27 Ekim 2011 Perşembe

Sufizm'in Prensipleri

◊ M.T.O. Shahmaghsoudi® insanlara kendini tanıma yolunu kolaylaştıran prensipleri öğretir. Bu, kendi manevi saltanatımıza ve gönlümüzün seviyesine yükselten geziye "Seyr ü Soluk” denir. Bu yolun ışığı olan Manevi Rehber, bir diğer adıyla Pir, saleki kendini tanıma yoluna yönlendirir. Manevi Rehber’in doğru yola götüren bu ışığı salekin yolunu aydınlatır ve yoldaki engelleri aşmasını sağlar. İslam Sufizmi Okulu M.T.O. Shahmaghsoudi’nin günümüz üstad’ı Hazreti Salahaddin Ali Nader Angha, "Kanz ul-Soluk" adlı eserinde (33-34) Sufizm’in sekiz ilkesini şöyle anlatmıştır:

● Zikir Anma - her zaman Allah’ı anma.
● Fikir Seyretme / meditasyon - bilinç ve hayran olma durumu.
● Seher Uyanma - vücudun ve kalbin uyanması.
● Jui' Açlık - hem zahiri hem batıni (kalpte) gerçeği bulmak ve aramayı sürdürmek için çaba göstermek.
● Somt Sakinlik - önemsiz bir şey düşünmeme ve söylememe.
● Sovm Oruç - vücudun yiyeceklerden, ruhun bağlılıklardan ve gönlün isteklerden arındırılması.
● Halvet Halvet - zahiri ve batıni halvet
* Hizmet Pir’in ve Allah’ın gerçekliğinde yok olmak.

Bu ilkeler kendini tanıma yolculuğunu kolaylaştırır. Gerçeği arayanlar, başlangışta tüm doğal arzu ve isteklerini ve bağımlılıklarını (fiziksel, duygusal, vs.) daha fazla kontrol altına alırlar. Bunun sonucunda içsel huzur, özgürlük ve barış duygusu ortaya çıkar. Kişiyi değişik yönlere çeken cazibelerin artık onu daha fazla kontrolü altında tutması sona erer.

Ruhani öğretmen Pir, salekin bilgisizlik ve yanlış öğreti katmanlarından kurtulması için ona güç verir ve kalbin yedi aşamasını ona açar - ilk özlem aşamasından sevgi ve bilgi aşamasına ve en üst seviye birlik ve yok olma aşamasına kadar. Bu ilkelere bağlı kalan saleke cehaletin perdeleri yırtılır ve arınmanın çeşitli basamaklarını geçer. İnanç ve bilgi ile Allah’ın varlığına ve birliğine şahitlik eder.

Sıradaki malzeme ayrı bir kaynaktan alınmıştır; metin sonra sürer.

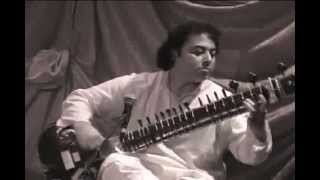 Download Irshad KHAN Sitar MP3 song and Music Video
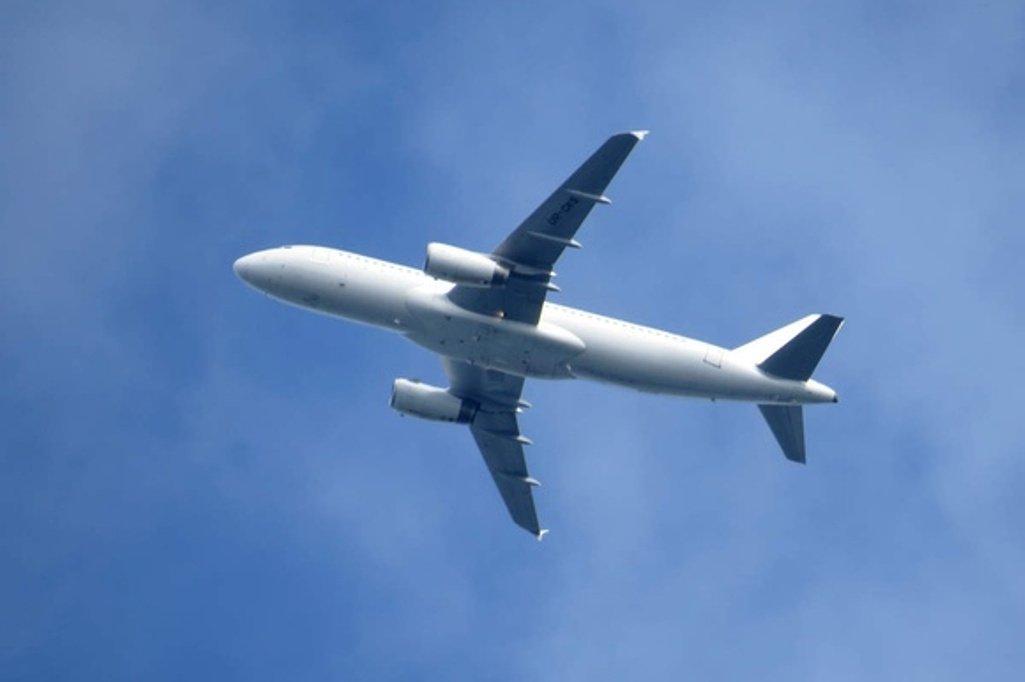 Недолетел самолет изУфы в столицуРФ из-за сложностей стехникой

Sufiler kalbin ülkesini yedi gök olarak tarif etmiştir. Sufi şair Attar sembolik tanımlamalarla yazdığı "Kuşların Konferansı" adlı şiir kitabında mistik haccı, sevgi, bilgi ve merakta yok olmak, yani Yaradan’la birlik olmak için bütün dünyevi isteklerin bırakılmasıyla başlayan bir yolculuk olarak tarif etmektedir.

Hikâye sevgili kral Simurg’u özleyen bir grup kuş hakkındadır. Rehber kuş (ibibik) yönetimi altında kuşlar tutku ve coşkuyla Simurg’un memleketine yola çıkarlar. Yolculuğun zorluğuna katlanamayan kuşlar tek tek çeşitli bahanelerle yolculuklarını yarıda bırakırlar. Sonunda sadece otuz kuş (Farsça si murg) yedi vadiden geçerek Simurg’un ülkesine varırlar. Simurg'u görmek için izin verilmesini talep ederler. Otuz kuş veya si murgh, aşk ve özlemle kendilerinden geçerek yokluk mertebesine erişip fiziksel dünyalarının dışına çıkıp manevi dünyaya girerler. Hayret ederek, gerçekte bu kadar uzun süre özlemle aradıkları Simurg’un kendi gerçek kimlikleri olduğunu orada görürler. Başka bir deyişle, Simurg, si morgh’un gerçeği veya otuz kuşun gerçeği demektir. Böylece, bu yolculuğun kendi gerçeklerini keşfetmek için bir kendini tanıma bir yolculuğu olduğunun farkına varırlar.

Bu sembolik anlatımda rehber ibibik kuşu, insanları aydınlık yola götüren Sufi ustasını sembolize etmektedir. Kuşlar Simurg’u bulmak için yedi vadiden geçmek zorundadırlar. Bu vadiler gerçeği arayanlar için kendi gerçeğini tanıyarak Allah'ı bilmesi için geçmesi gereken aşamaları sembolize eder.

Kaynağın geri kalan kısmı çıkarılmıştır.